◆ **Job**
Reproduce every entry below verbatim, line by line, keeping all wording, numbers, punctuation and line breaks unchanged.
----------
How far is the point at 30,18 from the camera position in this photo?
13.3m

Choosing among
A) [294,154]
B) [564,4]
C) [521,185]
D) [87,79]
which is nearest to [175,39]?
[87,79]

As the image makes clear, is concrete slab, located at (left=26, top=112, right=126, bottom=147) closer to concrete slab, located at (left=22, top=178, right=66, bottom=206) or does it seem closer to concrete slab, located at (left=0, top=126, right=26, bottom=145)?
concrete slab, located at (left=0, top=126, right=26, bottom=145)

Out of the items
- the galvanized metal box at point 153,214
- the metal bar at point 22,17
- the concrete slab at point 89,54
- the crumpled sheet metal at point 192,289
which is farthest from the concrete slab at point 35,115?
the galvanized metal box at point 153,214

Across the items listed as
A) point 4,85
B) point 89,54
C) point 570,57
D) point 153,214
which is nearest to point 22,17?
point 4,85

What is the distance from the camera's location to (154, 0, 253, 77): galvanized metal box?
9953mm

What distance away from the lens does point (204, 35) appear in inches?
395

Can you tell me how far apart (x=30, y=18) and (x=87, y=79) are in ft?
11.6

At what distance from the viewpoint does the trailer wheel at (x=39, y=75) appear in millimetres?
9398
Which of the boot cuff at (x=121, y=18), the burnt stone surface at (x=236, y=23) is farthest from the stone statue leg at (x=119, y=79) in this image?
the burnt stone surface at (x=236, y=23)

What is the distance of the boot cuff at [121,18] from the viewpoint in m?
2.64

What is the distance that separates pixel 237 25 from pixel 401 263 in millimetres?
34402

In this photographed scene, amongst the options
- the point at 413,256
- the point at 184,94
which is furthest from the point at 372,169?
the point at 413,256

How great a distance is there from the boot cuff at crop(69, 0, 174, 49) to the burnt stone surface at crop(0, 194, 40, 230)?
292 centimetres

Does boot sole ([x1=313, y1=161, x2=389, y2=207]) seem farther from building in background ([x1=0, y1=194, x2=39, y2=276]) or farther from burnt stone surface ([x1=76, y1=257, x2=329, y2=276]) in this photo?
----------
◆ **The answer**
How far is the point at 30,18 from the camera position in this photo?
13.3m

Choosing among
A) [294,154]
B) [564,4]
C) [521,185]
D) [87,79]
which is nearest to [175,39]?
[87,79]

As the image makes clear, is concrete slab, located at (left=26, top=112, right=126, bottom=147) closer to concrete slab, located at (left=22, top=178, right=66, bottom=206) or does it seem closer to concrete slab, located at (left=0, top=126, right=26, bottom=145)?
concrete slab, located at (left=0, top=126, right=26, bottom=145)

Out of the items
- the galvanized metal box at point 153,214
- the metal bar at point 22,17
- the concrete slab at point 89,54
- the crumpled sheet metal at point 192,289
which is farthest from the concrete slab at point 35,115?
the galvanized metal box at point 153,214

Across the items listed as
A) point 4,85
B) point 89,54
C) point 570,57
D) point 153,214
which is nearest to point 22,17?
point 4,85

What is the distance from the camera's location to (154, 0, 253, 77): galvanized metal box?
9953mm

What distance away from the lens does point (204, 35) appear in inches?
395

Can you tell me how far apart (x=30, y=18) and (x=87, y=79) are in ft?
11.6

At what distance from the viewpoint does the trailer wheel at (x=39, y=75) appear in millimetres?
9398
Which of the boot cuff at (x=121, y=18), the burnt stone surface at (x=236, y=23) is farthest from the stone statue leg at (x=119, y=79) in this image?
the burnt stone surface at (x=236, y=23)

What is the distance of the boot cuff at [121,18] from the viewpoint in m?
2.64

What is the distance that separates pixel 237 25 from pixel 401 263 in millimetres?
34402

In this photographed scene, amongst the options
- the point at 413,256
- the point at 184,94
which is furthest from the point at 372,169?
the point at 413,256

How great a distance is there from the boot cuff at crop(69, 0, 174, 49) to the burnt stone surface at crop(0, 194, 40, 230)?
292 centimetres

Does boot sole ([x1=313, y1=161, x2=389, y2=207]) seem farther from building in background ([x1=0, y1=194, x2=39, y2=276]) or farther from burnt stone surface ([x1=76, y1=257, x2=329, y2=276]) in this photo?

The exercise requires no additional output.